Top of DATA LISTING

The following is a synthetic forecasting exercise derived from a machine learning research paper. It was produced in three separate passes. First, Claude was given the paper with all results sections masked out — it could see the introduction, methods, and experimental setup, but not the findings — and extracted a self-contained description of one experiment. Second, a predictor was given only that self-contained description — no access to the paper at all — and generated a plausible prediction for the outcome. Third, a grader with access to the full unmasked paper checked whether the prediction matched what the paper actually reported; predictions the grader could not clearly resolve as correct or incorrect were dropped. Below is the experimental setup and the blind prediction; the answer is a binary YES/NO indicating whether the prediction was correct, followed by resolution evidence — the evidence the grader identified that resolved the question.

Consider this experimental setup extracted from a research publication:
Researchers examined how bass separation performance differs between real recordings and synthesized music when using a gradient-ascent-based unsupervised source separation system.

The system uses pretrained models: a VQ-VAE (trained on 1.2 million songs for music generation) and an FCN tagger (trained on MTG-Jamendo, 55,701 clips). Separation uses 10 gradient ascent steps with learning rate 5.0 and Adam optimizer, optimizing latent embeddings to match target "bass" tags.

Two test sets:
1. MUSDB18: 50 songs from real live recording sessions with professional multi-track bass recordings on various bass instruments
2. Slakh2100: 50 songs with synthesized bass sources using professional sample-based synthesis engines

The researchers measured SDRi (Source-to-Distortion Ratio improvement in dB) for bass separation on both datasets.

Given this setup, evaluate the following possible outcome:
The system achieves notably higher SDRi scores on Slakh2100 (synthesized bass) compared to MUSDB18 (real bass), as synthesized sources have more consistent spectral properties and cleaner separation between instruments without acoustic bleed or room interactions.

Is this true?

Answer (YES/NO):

Bottom of DATA LISTING

Return every line above exactly.

EXERCISE SOLUTION:
The following is a synthetic forecasting exercise derived from a machine learning research paper. It was produced in three separate passes. First, Claude was given the paper with all results sections masked out — it could see the introduction, methods, and experimental setup, but not the findings — and extracted a self-contained description of one experiment. Second, a predictor was given only that self-contained description — no access to the paper at all — and generated a plausible prediction for the outcome. Third, a grader with access to the full unmasked paper checked whether the prediction matched what the paper actually reported; predictions the grader could not clearly resolve as correct or incorrect were dropped. Below is the experimental setup and the blind prediction; the answer is a binary YES/NO indicating whether the prediction was correct, followed by resolution evidence — the evidence the grader identified that resolved the question.

Consider this experimental setup extracted from a research publication:
Researchers examined how bass separation performance differs between real recordings and synthesized music when using a gradient-ascent-based unsupervised source separation system.

The system uses pretrained models: a VQ-VAE (trained on 1.2 million songs for music generation) and an FCN tagger (trained on MTG-Jamendo, 55,701 clips). Separation uses 10 gradient ascent steps with learning rate 5.0 and Adam optimizer, optimizing latent embeddings to match target "bass" tags.

Two test sets:
1. MUSDB18: 50 songs from real live recording sessions with professional multi-track bass recordings on various bass instruments
2. Slakh2100: 50 songs with synthesized bass sources using professional sample-based synthesis engines

The researchers measured SDRi (Source-to-Distortion Ratio improvement in dB) for bass separation on both datasets.

Given this setup, evaluate the following possible outcome:
The system achieves notably higher SDRi scores on Slakh2100 (synthesized bass) compared to MUSDB18 (real bass), as synthesized sources have more consistent spectral properties and cleaner separation between instruments without acoustic bleed or room interactions.

Is this true?

Answer (YES/NO):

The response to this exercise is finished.